The launch of the 2024 Liberal Democrat manifesto in London this morning was refreshingly gimmick-free. Ed Davey – notable in recent weeks for his enjoyment of water slides – did not arrive by paddle board, nor did he use a yellow hammer to smash through a blue wall. Instead he told the crowd about the years spent caring for his mother, who died when Davey was 15. As he did so, one of the candidates sitting behind him wiped tears from her eyes. It’s hard to imagine anyone doing that during one of his predecessor Jo Swinson’s earnest condemnations of Brexit.
Labour is not the only changed party in this election. In today’s manifesto Davey revealed a party remade. Like Keir Starmer, Davey has set aside ideology in favour of the pragmatic pursuit of victory, imposing what he himself described this morning as an “iron discipline” upon his party. Others at the launch told me the campaign is carefully controlled from the centre. Davey knows that if he can change the fortunes of his party (which was reduced to 11 seats in 2019, from a peak of 62 in 2005) he will do so not by outflanking Labour candidates but by unseating Conservatives.
Davey, who was welcomed onstage this morning by the MP Munira Wilson as the “Blue Wall destroyer-in-chief”, announced a manifesto aimed squarely at the older voters of the mostly rural constituencies that have long seen the Lib Dems as an alternative to the Conservatives. GP appointments for all, every burglary investigated, cleaner rivers, reopened bus routes: this is a document written to address the concerns of middle England. At its centre is a £9bn health and social care package, which includes promises such as a maximum two-month wait for cancer treatment and mental health hubs. Davey called it “a manifesto to save the NHS”.
The difficulty of selling such a manifesto to the public is that saving the NHS will cost a great deal of money. Davey repeatedly used the phrases “carefully costed” and “fully costed” as he spoke about his party’s plans. Alongside the manifesto, the Lib Dems have released a set of costings intended to demonstrate the party’s pragmatism and responsibility as an alternative to Tory economic mismanagement.

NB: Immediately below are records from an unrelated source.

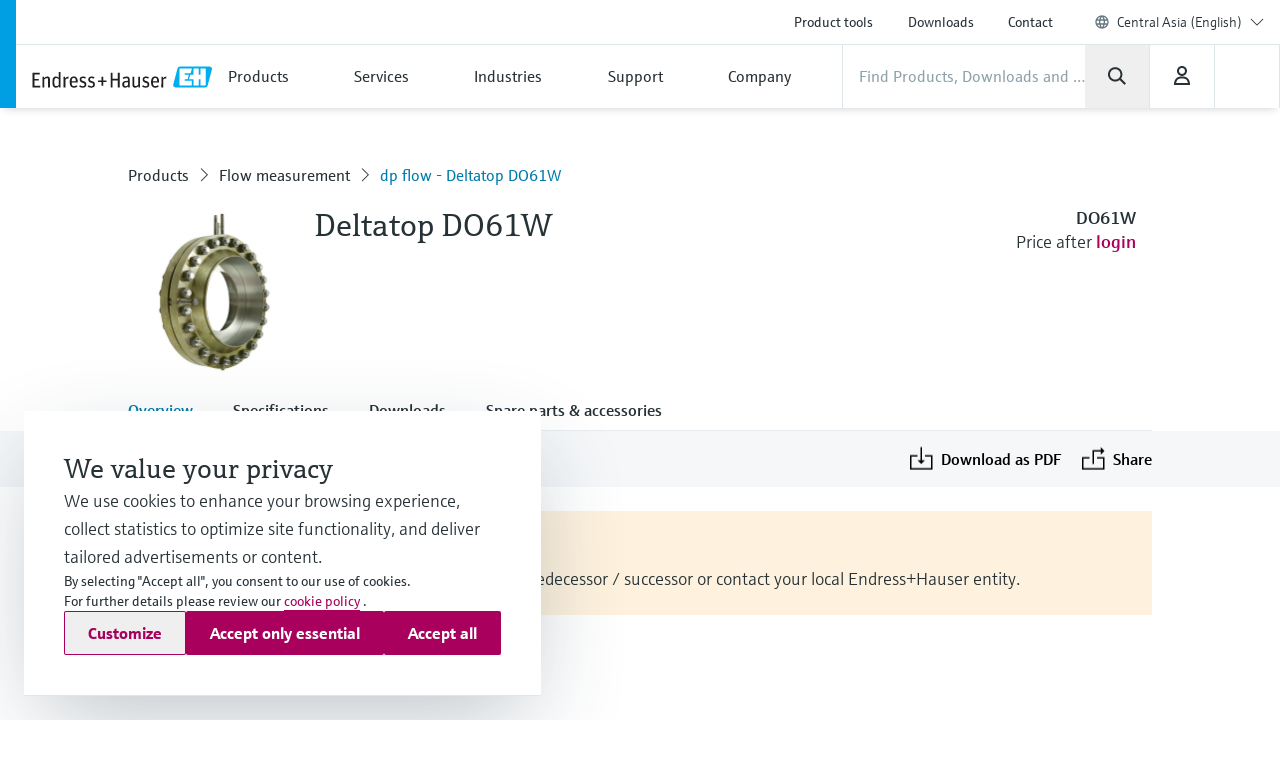

--- FILE ---
content_type: application/javascript; charset=utf-8
request_url: https://www.casc.endress.com/_/maintenance_mode/en
body_size: 215
content:
if(!window.eh) { window.eh = {} }; window.eh.maintenanceInfo = {"creationDate":"2026-01-23T23:16:47.945Z","nebp":{"enabled":true,"maintenanceEnabled":false,"maintenanceAnnouncementEnabled":false,"start":"2023-12-08T00:00:00.945Z","end":"2023-12-08T00:00:00.945Z","announcementStart":"2023-12-08T00:00:00.945Z","announcementEnd":"2023-12-08T00:00:00.945Z","inMaintenanceModeAnnnouncement":false,"inMaintenanceMode":false,"available":true,"maintenanceInfo":"Estimated downtime: 12/8/23 to 12/8/23 (UTC)","maintenanceCompletedText":"Please return on 12/8/23 (UTC), when we expect the maintenance period to be completed."},"productGuide":{"enabled":true,"maintenanceEnabled":false,"maintenanceAnnouncementEnabled":false,"start":"2021-10-24T00:00:00.946Z","end":"2021-10-24T00:00:00.946Z","announcementStart":"2021-10-24T00:00:00.946Z","announcementEnd":"2021-10-24T00:00:00.946Z","inMaintenanceModeAnnnouncement":false,"inMaintenanceMode":false,"available":true,"maintenanceInfo":"Estimated downtime: 10/24/21 to 10/24/21 (UTC)","maintenanceCompletedText":"Please return on 10/24/21 (UTC), when we expect the maintenance period to be completed."},"myDocuments":{"enabled":true,"maintenanceEnabled":false,"maintenanceAnnouncementEnabled":false,"start":"2026-01-18T00:00:00.946Z","end":"2026-01-18T00:00:00.946Z","announcementStart":"2026-01-18T00:00:00.946Z","announcementEnd":"2026-01-18T00:00:00.946Z","inMaintenanceModeAnnnouncement":false,"inMaintenanceMode":false,"available":true,"maintenanceInfo":"*my-documents.maintenance.tooltip-text","maintenanceCompletedText":"*my-documents.message-maintenance.completed"}}; document.dispatchEvent(new Event('MaintenanceInfo:loaded'));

Among these measures is one clear provocation to Labour: a pledge to reform capital gains tax. Not in the large-scale sense of bringing it up to the same rate as income tax – which many in Labour would like, but which the party has resisted – but by closing “loopholes exploited by the super wealthy”. For most of the people (less than 1 per cent of the population) who pay capital gains tax, Davey said, this would actually be a tax cut because the tax-free allowance would also be raised. Whether it would really bring in £5.2bn is another matter – that is a lot of money to raise from a small number of people who have, thanks to their enormous wealth, a very high capacity for “behavioural change” (moving to Monaco, for example).
Similarly, the idea that £1.4bn can be raised (by 2028-29) through a tax on share buybacks might assume that the huge rise in share buybacks that has occurred in recent years will be sustained, and that the measure wouldn’t put companies off listing their shares in the UK (many already choose to list in the US instead). A rise in the digital services tax, too, does not account for its unintended consequences.
More persuasive is a proposed change to the bank levy – a charge on the balance sheets of British banks, which currently raises about £1.5bn a year. In 2015 it raised £3bn, and the rate was cut. It’s not fair to describe this as a “Conservative tax cut for big banks”, as the Lib Dem manifesto does, because at the same time the Tories added a new corporation tax surcharge that meant banks ended up paying very slightly more overall. However, given the tens of billions that banks have made in higher net interest income in recent years (which have led other European countries to impose, or at least consider, windfall taxes on bank profits) it seems fair to revisit the levy. If the rate was brought back up to the 2015 level it would raise about another £1.5bn a year, according to the Office for Budget Responsibility’s most recent policy costings.
The biggest tax-raising measure is £7.2bn from reducing tax avoidance and evasion, also a Labour policy – and another item for which the true outcome, despite Davey’s talk of careful costing, is highly uncertain.
Like Labour, the Lib Dems know they have an opportunity to capitalise on the public’s rejection of Tory rule. But that ideology is no longer affordable. The route to success is to offer voters better public services while scraping every bit of change from down the back of the national sofa to pay for them.
Nevertheless, the atmosphere among the Lib Dems was upbeat this morning: the Tory collapse is currently like an open goal and in Davey they have a persuasive platform and a likeable leader. He shrugged off a question about water slides: it was, he said, a question of not taking oneself too seriously, but taking one’s politics very seriously indeed. And then he left for Thorpe Park, to have his picture taken on a rollercoaster, because there are some things the Lib Dems know they do not need to change.